Mayors Leadership Institute on Smart Cities

Success Story

A new data culture exemplified by sharing data about out-of-school outcomes.

Mayor Elorza, Providence RI
Youth Program Excellence Initiative

Mayor Jorge Elorza has focused city resources on out-of- school time and, at the same time, transitioned control of the school district to the state. As he points out, 80% of a student’s life is out of school, whether in afterschool programs, at home, with friends, jobs, or in summer programs. But does each program actually contribute to learning? What programs do students and families actually want? And when? And where? And from whom?

Mayor Elorza envisioned a data culture and, separately, higher quality youth programming. The Institute helped him bring his ideas and aspirations together into a new program dubbed Youth Program Excellence. At the Institute he worked on data strategies to design, fund, implement, and evaluate the new model. By collecting, sharing, and analyzing data at each step, Providence will use the program to collectively invest in its youth. The cornerstone for the data culture is students and parents and families themselves. The data belong to them, and that means families determine their own privacy levels and who has access to their data. Once families get comfortable with it, Mayor Elorza expects they will become the strongest champions for ever-higher-quality programs. The sheer number of youth organizations makes this initiative difficult. Few are “smart city ready” or accustomed to data and measurement— let alone a pay- for-performance contract. But they do share an appreciation of the need to invest in children, and the City is building on that shared appreciation to develop smart city mindsets and skills.
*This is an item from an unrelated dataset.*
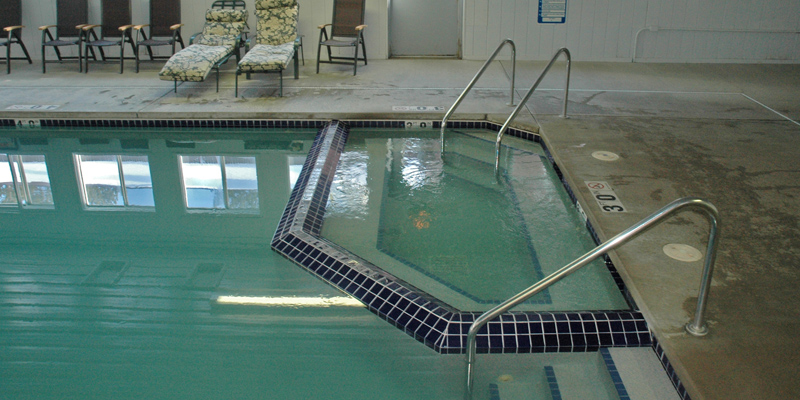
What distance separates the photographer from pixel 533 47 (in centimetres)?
796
Nine months after the Institute, the first component was up and running: Inside-Out Summer. The City combined all summer youth programming in one channel, from libraries to maker spaces to family services at community organizations — 220 options in all! Diverse partners were key to the rapid launch. The Providence After School Alliance already had robust data on students and their families, so they were responsible for recruiting. Fab Newport provided a digital badge program, while Bean Stack offered literacy technology. Across the programs, the City has been tracking engagement, use of services, even meals provided; and longer-term the learning outcomes of participants will be compared to peers through high school. Inside-Out Summer is a hybrid program, in-person and virtual, and helps the City test safe protocols for school participation during the pandemic.